アロハが目立つ楽天の執務室。天井の蛍光灯は約50%間引かれている(写真提供:楽天)
アロハが目立つ楽天の執務室。天井の蛍光灯は約50%間引かれている(写真提供:楽天)

   「スーパークールビズ」とは、ノーネクタイ・ノージャケットの「クールビズ」をさらに進めて、ポロシャツやTシャツ、かりゆしなどで出勤するスタイルだ。

   エアコンの設定温度を上げれば、軽装をすすめるのが必然となるが、従来の価値観から「ビジネスにふさわしくない」と考える人もいる。ネット上には、

「アロハは日本の正装ではない。遊びの格好の範疇だ」 「Tシャツにジーンズ、サンダル履きの社員がいる会社と取引しようとは思わない」

といった批判も見られる。マクロミルの調査にも「仕事中なのか休日なのか分からなくなるのでよくない」という意見があった。

   しかし、そんな抵抗感も、ここ数年で急速に和らぐかもしれない。スーパークールビズを強力に徹底する大手企業もあるからだ。

   楽天は震災直後から「社員1人当たりの電力使用量40%削減」を掲げ、オフィス照明の間引きやエアコン稼動の最小化に取り組んだ。4月は前年比42.6%削減を記録。6月からは、ショートパンツやサンダルでの出勤を認めている。

   エントランスや応接室には「楽天ハワイアンサマー」と称したドレスダウンを実施中と告知し、社外からの来訪者にも軽装で応対している。

   先日、都内の楽天本社で開催された社内パーティでは、アロハシャツを着た社員が約600人集まり、ビールを飲みながらフラダンス公演などを楽しんだ。三木谷社長もアロハで登場した。

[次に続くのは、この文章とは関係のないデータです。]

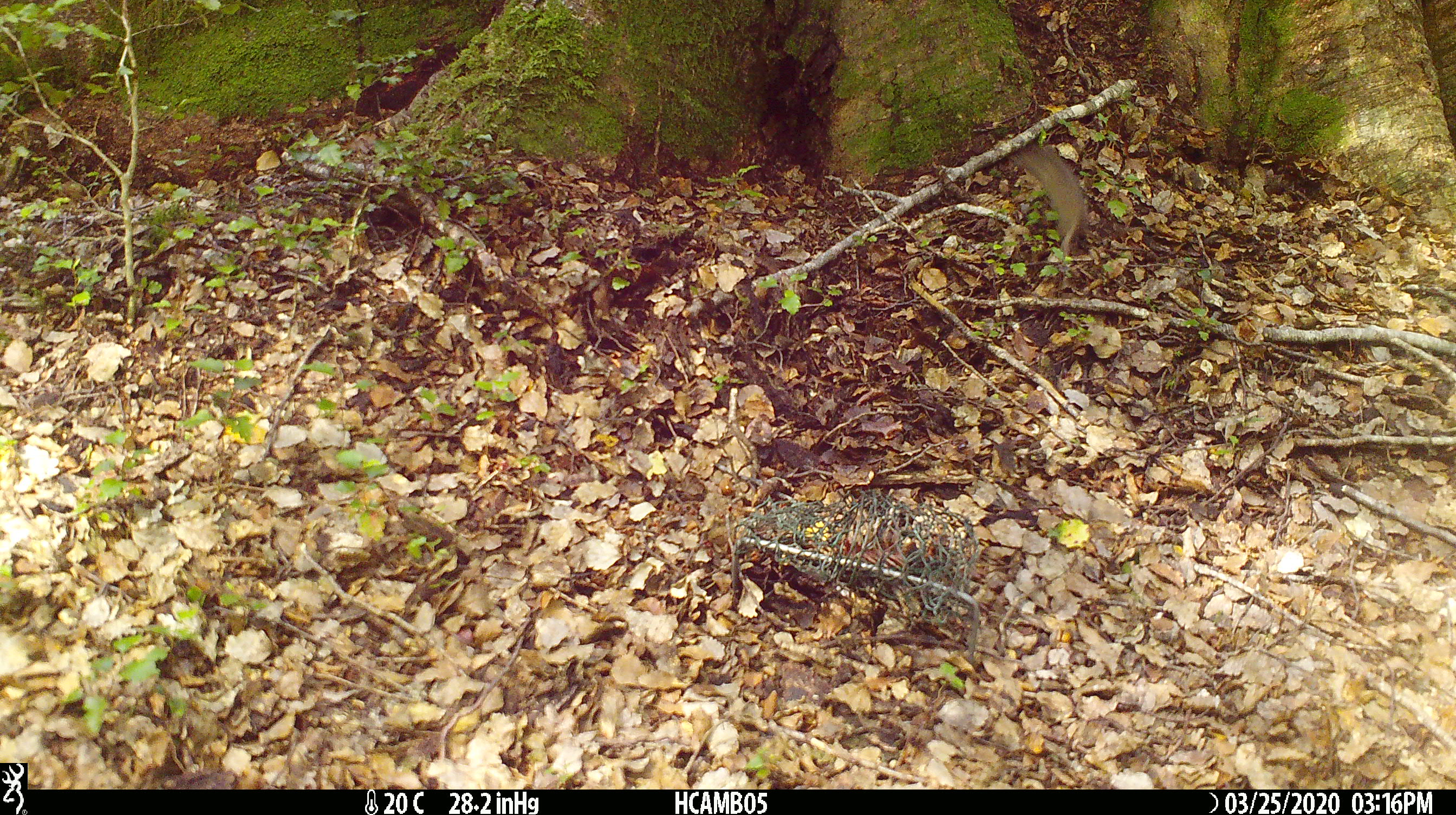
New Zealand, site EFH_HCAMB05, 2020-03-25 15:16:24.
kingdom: Animalia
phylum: Chordata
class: Mammalia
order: Rodentia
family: Muridae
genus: Mus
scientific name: Mus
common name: mouse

   大手がここまで進んでくれば、服装に対する個人の嗜好だけで「そんな会社と取引しない」と主張しても通らないのではないか。

「節電は今年だけではないトレンド」

   夏場の軽装の推進は、女性からの評判も高い。マクロミルの調査でも、

「冷房の効きすぎで体調不良になることも少なくなり、環境にも優しいすばらしい制度」(24歳女性、商社勤務)
「企業が積極的に導入すれば、ビジネスマナーなど気にする人の意識も変わる」(32歳女性、事務職)

と好評価を受けている。

   技術職の49歳男性も、「節電は今後何年も続くと思うので、これからもどんどん広まるはず」と予想する。企業としても、節電はコストダウンにつながるので、継続的な取り組みになることだろう。今年の「抵抗感」も、過渡期特有のものかもしれない。

職場にスーパークールビズな人、いますか?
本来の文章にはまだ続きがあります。